▶ [Requirement]: Could you find every line in the entries below that holds the word "angular" and copy it?
[Material for this task]
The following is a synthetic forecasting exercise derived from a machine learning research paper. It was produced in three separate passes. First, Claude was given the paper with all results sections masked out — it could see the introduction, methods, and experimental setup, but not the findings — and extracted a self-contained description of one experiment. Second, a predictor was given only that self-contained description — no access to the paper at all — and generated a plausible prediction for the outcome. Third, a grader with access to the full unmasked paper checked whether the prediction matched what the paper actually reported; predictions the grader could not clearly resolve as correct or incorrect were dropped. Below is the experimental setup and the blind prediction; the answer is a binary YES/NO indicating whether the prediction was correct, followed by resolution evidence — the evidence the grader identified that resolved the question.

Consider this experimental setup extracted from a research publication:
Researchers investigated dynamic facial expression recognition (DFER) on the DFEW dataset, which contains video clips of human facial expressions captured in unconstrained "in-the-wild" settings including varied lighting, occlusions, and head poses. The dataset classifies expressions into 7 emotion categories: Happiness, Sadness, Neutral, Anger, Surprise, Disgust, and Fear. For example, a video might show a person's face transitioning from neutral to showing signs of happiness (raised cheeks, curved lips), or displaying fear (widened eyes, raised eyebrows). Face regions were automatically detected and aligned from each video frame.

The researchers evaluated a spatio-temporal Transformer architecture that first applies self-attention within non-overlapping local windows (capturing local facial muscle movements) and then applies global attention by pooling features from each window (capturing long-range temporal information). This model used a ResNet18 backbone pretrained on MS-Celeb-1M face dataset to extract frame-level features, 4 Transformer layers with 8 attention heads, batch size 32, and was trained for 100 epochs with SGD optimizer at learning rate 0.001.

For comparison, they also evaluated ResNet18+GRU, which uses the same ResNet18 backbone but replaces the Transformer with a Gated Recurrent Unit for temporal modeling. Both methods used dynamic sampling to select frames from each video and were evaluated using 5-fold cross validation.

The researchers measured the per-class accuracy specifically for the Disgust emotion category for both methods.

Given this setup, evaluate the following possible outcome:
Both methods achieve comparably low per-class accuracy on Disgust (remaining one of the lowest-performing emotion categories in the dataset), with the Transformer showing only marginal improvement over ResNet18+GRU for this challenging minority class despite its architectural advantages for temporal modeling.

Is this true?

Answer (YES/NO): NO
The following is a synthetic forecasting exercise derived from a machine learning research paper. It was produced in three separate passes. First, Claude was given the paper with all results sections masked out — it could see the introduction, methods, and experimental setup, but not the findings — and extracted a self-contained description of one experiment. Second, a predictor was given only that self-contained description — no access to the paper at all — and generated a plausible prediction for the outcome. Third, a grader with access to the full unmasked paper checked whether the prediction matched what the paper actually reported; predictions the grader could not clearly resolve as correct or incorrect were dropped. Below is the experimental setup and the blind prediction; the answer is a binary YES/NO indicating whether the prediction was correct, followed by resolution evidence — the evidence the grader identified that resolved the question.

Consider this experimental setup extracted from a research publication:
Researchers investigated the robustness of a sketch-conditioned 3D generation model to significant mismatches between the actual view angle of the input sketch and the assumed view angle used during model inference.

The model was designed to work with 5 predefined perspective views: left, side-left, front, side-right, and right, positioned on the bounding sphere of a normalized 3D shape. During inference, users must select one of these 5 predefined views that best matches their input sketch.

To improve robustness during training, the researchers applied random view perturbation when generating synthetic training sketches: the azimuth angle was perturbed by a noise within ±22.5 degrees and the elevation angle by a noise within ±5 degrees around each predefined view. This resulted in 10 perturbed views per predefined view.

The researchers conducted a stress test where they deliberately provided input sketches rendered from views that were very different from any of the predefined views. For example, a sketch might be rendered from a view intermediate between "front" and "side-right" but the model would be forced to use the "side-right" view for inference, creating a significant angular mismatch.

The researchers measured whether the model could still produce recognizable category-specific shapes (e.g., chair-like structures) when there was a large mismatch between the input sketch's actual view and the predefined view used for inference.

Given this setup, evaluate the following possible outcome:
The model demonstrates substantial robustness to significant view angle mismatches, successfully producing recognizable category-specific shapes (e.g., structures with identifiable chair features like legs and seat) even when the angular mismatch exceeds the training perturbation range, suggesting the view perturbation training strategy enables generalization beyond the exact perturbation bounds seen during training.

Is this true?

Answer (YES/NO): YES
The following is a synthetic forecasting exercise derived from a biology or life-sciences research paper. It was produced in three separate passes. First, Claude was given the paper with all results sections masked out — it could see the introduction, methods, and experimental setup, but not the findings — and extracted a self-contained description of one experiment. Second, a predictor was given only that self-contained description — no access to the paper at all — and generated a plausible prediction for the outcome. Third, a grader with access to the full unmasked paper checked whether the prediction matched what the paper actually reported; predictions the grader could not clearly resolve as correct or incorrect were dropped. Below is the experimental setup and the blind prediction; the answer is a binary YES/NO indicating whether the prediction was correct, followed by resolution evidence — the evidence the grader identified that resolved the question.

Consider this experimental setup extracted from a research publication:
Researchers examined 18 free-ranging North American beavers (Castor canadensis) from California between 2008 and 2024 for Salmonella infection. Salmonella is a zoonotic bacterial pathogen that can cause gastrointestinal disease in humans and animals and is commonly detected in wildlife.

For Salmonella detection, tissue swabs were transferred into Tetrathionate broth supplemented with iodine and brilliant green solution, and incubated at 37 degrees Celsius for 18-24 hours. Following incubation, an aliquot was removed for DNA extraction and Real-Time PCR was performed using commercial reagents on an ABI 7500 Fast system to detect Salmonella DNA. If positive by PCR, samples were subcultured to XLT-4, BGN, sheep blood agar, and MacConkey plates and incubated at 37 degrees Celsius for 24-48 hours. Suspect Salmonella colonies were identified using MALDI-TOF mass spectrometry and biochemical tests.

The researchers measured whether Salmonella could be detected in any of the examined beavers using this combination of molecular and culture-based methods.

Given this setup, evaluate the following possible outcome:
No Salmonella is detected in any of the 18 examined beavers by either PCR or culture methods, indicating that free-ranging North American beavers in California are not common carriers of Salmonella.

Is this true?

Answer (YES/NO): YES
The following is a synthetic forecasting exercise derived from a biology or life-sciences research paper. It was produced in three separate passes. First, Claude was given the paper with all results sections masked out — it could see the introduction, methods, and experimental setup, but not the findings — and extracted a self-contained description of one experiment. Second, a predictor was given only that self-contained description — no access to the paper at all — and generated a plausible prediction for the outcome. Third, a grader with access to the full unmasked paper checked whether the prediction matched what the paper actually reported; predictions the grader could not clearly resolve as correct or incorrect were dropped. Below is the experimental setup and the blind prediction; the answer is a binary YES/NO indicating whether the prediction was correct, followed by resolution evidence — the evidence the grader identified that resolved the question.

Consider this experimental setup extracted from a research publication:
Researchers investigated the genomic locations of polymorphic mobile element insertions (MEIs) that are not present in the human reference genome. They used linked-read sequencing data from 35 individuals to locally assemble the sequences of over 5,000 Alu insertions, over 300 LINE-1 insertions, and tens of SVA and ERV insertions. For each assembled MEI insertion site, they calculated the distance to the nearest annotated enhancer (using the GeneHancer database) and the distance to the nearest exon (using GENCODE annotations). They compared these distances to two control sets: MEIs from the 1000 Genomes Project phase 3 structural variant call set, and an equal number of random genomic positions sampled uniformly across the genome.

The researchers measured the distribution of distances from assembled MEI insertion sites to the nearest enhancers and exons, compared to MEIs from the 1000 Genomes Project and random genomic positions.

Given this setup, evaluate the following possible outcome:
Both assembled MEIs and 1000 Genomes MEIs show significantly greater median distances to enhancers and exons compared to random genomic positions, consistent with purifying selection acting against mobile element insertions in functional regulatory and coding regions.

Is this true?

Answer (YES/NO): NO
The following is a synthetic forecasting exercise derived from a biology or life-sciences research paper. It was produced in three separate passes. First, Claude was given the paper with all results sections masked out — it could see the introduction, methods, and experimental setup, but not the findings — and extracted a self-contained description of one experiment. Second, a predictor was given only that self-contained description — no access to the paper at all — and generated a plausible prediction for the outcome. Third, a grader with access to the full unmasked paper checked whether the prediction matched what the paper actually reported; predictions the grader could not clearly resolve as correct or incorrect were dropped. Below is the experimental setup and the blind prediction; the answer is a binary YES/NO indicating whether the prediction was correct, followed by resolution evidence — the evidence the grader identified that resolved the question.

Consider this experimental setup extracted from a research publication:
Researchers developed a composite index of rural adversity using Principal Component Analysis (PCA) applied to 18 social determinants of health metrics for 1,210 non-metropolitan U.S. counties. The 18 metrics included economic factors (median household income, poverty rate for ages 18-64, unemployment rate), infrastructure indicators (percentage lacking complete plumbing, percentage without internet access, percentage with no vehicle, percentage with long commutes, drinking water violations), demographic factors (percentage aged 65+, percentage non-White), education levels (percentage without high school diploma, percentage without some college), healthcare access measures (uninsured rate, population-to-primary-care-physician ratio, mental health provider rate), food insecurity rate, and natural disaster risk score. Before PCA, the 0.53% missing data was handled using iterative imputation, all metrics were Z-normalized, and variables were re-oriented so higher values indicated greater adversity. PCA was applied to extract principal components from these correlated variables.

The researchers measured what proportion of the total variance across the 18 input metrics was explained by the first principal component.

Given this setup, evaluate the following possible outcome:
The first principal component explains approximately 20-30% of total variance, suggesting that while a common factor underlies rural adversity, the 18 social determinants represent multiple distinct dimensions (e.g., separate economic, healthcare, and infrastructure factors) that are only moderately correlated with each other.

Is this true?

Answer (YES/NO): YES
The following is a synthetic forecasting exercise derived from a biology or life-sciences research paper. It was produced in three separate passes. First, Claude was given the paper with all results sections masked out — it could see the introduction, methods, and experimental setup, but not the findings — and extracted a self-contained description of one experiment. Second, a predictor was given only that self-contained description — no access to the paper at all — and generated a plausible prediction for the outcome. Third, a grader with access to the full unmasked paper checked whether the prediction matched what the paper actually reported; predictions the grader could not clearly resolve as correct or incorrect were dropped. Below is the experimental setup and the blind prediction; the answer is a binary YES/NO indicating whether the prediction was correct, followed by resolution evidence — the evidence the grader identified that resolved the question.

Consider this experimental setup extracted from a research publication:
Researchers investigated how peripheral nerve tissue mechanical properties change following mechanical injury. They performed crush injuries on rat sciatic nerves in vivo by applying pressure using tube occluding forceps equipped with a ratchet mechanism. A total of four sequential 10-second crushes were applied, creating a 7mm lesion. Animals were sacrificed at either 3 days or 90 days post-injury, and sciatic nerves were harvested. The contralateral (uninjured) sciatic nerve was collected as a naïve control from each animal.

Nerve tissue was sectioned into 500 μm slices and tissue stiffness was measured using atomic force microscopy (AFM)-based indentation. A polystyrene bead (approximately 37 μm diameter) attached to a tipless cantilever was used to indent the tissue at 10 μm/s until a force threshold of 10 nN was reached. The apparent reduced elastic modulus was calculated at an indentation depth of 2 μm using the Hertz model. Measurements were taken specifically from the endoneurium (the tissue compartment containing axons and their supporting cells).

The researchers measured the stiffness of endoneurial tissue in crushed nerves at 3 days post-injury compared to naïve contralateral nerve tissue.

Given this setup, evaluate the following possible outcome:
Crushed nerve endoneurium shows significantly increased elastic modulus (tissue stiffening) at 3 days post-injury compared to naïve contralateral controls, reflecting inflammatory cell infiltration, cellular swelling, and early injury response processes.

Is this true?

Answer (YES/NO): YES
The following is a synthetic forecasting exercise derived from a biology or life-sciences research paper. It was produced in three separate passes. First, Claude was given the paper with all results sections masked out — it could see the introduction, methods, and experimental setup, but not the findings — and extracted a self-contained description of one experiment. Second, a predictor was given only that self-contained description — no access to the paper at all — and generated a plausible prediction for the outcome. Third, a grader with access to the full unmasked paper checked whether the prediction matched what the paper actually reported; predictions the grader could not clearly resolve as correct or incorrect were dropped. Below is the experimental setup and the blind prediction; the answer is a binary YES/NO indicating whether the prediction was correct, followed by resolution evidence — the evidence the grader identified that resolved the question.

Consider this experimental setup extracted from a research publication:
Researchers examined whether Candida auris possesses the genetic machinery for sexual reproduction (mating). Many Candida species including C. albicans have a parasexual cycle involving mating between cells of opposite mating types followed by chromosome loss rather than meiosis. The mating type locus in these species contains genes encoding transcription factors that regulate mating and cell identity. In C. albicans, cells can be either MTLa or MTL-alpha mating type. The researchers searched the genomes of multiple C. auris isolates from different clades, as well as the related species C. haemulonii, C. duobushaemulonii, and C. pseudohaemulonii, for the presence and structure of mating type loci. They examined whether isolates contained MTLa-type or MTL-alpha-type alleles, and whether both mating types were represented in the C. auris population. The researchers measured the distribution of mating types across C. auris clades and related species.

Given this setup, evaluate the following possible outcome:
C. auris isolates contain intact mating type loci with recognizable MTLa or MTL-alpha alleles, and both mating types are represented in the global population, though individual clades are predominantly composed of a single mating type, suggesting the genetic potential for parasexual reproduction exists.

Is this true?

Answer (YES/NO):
[/Material for this task]
▶ [Exercise output]:
The researchers conducted a stress test where they deliberately provided input sketches rendered from views that were very different from any of the predefined views. For example, a sketch might be rendered from a view intermediate between "front" and "side-right" but the model would be forced to use the "side-right" view for inference, creating a significant angular mismatch.
The model demonstrates substantial robustness to significant view angle mismatches, successfully producing recognizable category-specific shapes (e.g., structures with identifiable chair features like legs and seat) even when the angular mismatch exceeds the training perturbation range, suggesting the view perturbation training strategy enables generalization beyond the exact perturbation bounds seen during training.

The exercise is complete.